- Newton Aycliffe, criado após a segunda guerra, teve Beveridge Way como símbolo de prosperidade; hoje 23 de 45 lojas estão vazias, com taxa de vacancy superior à média nacional.
- A participação de grandes nomes comerciais foi reduzida: bancos, Woolworths, Wilko e Peacocks se foram; Tesco abriu um superstore ao lado.
- A cidade é controlada pela imobiliária londrina Daejan Holdings, dos irmãos Freshwater, com a gestão do centro há mais de vinte anos, mesmo diante do declínio.
- Parlamentares locais e analistas apontam que a alta vacância e os aluguéis altos alimentam descontentamento e fortalecem o apoio a Reform UK em distritos tradicionais do Labour.
- Autoridades locais tentam ações para revitalizar o centro, incluindo planos estratégicos de Daejan e propostas para permitir uso temporário de lojas vazias por organizações comunitárias.

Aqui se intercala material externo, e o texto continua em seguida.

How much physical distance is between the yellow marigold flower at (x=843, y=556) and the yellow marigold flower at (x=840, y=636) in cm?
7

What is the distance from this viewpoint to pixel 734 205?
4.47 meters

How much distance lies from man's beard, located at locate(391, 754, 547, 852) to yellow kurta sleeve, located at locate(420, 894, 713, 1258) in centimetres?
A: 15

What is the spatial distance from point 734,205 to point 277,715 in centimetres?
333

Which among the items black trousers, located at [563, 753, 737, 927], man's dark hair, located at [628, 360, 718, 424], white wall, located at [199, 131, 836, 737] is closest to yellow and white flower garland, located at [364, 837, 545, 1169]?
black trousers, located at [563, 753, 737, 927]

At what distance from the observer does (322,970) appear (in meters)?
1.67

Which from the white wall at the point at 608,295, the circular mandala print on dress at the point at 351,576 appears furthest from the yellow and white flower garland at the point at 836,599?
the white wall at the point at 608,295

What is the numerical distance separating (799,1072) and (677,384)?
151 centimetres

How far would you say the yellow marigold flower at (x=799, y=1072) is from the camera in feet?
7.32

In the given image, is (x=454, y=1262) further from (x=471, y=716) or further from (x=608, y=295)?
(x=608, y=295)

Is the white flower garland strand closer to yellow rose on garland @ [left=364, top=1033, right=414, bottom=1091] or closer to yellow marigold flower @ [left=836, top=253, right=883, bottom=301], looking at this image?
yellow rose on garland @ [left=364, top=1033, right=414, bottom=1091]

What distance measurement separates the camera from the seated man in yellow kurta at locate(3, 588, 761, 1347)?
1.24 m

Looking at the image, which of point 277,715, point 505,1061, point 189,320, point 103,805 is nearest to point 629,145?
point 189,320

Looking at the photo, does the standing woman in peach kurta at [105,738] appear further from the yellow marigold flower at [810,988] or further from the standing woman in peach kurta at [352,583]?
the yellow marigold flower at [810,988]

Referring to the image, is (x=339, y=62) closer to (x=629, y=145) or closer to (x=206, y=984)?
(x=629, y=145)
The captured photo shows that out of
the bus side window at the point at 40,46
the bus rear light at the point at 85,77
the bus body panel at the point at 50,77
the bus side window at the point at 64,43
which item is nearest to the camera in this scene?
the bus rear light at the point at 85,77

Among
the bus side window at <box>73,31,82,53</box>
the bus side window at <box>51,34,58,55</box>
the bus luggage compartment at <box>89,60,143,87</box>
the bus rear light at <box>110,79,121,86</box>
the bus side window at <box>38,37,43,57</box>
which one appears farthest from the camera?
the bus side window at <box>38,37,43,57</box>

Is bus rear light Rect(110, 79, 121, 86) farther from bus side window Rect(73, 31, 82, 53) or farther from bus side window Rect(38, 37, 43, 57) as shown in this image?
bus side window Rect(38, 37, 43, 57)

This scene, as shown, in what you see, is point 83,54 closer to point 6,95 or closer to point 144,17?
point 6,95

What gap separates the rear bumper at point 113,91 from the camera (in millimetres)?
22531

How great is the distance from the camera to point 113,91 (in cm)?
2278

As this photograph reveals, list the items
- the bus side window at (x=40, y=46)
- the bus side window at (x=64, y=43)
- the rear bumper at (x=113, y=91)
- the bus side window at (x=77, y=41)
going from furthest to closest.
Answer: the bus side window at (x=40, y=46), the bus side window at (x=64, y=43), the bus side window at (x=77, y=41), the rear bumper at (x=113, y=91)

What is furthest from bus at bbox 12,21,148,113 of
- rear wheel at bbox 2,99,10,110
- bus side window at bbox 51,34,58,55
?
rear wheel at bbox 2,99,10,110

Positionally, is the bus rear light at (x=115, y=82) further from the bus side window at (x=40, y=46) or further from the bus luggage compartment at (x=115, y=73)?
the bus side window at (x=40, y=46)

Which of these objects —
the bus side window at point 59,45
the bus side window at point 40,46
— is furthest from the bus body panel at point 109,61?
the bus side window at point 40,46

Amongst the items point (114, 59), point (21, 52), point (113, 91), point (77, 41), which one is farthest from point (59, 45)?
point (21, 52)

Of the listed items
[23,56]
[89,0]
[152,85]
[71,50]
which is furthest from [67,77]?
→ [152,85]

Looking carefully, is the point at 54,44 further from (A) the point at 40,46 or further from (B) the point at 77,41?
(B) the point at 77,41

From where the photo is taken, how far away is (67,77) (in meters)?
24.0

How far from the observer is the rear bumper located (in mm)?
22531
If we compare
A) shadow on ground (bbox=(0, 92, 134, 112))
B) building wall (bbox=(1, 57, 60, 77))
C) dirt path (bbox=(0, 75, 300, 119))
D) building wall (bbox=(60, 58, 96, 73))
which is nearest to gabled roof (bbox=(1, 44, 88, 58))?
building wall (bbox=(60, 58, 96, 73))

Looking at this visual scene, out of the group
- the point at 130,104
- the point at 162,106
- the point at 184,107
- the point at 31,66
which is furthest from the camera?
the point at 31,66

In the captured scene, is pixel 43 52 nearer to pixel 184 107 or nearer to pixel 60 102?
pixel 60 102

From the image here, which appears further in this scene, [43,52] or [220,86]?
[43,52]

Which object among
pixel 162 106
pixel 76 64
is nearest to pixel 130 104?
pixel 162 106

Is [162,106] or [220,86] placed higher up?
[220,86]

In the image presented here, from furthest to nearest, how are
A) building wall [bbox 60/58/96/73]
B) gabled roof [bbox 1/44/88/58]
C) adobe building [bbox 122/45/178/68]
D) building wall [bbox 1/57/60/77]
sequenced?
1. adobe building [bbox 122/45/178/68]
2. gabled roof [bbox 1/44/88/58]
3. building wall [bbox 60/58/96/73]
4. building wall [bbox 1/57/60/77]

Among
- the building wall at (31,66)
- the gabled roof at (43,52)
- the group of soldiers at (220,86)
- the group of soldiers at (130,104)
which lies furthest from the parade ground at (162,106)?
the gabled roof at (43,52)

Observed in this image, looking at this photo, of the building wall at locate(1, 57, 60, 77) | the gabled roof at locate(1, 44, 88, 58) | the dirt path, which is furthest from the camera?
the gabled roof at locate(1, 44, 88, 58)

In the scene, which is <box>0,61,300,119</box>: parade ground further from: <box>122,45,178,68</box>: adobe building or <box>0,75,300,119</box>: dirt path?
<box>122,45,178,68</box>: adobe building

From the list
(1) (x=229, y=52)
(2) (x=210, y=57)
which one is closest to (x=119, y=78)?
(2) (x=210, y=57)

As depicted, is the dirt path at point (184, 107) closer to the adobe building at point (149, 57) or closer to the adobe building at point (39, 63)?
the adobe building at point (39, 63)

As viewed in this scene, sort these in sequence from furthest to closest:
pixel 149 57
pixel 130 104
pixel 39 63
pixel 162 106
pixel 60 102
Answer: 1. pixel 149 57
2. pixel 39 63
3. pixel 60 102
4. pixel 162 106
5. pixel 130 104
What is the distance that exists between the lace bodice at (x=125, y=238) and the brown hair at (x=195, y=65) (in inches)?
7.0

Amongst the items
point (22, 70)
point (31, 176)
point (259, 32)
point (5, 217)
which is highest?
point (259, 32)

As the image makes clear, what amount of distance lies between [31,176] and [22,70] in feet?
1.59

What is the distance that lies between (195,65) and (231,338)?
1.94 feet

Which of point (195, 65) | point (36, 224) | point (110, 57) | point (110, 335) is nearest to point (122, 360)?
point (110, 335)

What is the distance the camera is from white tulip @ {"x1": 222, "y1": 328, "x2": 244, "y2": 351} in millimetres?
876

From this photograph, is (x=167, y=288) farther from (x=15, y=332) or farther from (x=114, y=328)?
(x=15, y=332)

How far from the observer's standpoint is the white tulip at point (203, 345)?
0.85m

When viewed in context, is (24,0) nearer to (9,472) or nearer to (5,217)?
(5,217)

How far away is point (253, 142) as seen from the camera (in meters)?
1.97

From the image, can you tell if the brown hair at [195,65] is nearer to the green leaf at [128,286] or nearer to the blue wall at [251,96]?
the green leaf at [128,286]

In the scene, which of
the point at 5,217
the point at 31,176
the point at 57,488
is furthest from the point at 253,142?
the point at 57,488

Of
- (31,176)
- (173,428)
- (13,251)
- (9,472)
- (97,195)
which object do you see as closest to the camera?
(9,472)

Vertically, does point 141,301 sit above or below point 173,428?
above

O centro de Beveridge Way, em Newton Aycliffe, County Durham, enfrenta uma crise de vacância há décadas, mesmo pertencendo a um magnata londrino com vasto patrimônio. Hoje, 23 de 45 lojas estão vazias, configurando uma taxa de vazio quase quatro vezes a média nacional.
A high street foi construída após a Segunda Guerra Mundial para simbolizar uma Britain moderna. Hoje, a mesma rua evidencia o declínio de estabelecimentos tradicionais e a saída de nomes como Wilko e Woolworths, com grandes lojas ausentes do comércio local.
A gestão do centro está nas mãos da Daejan Holdings, controlada pela família Freshwater, com sede em Londres. A empresa detém 0,12% do portfólio global, mas controla todo o Beveridge Way desde 1990, segundo registros.
Locais ouvidos afirmam que a ausência de investimento e o aluguel elevado afastam lojistas. Há relatos de falhas elétricas, prédios degradados e pouca atração para novos negócios, apesar de a área manter serviços como uma loja de conveniência e um posto de correios.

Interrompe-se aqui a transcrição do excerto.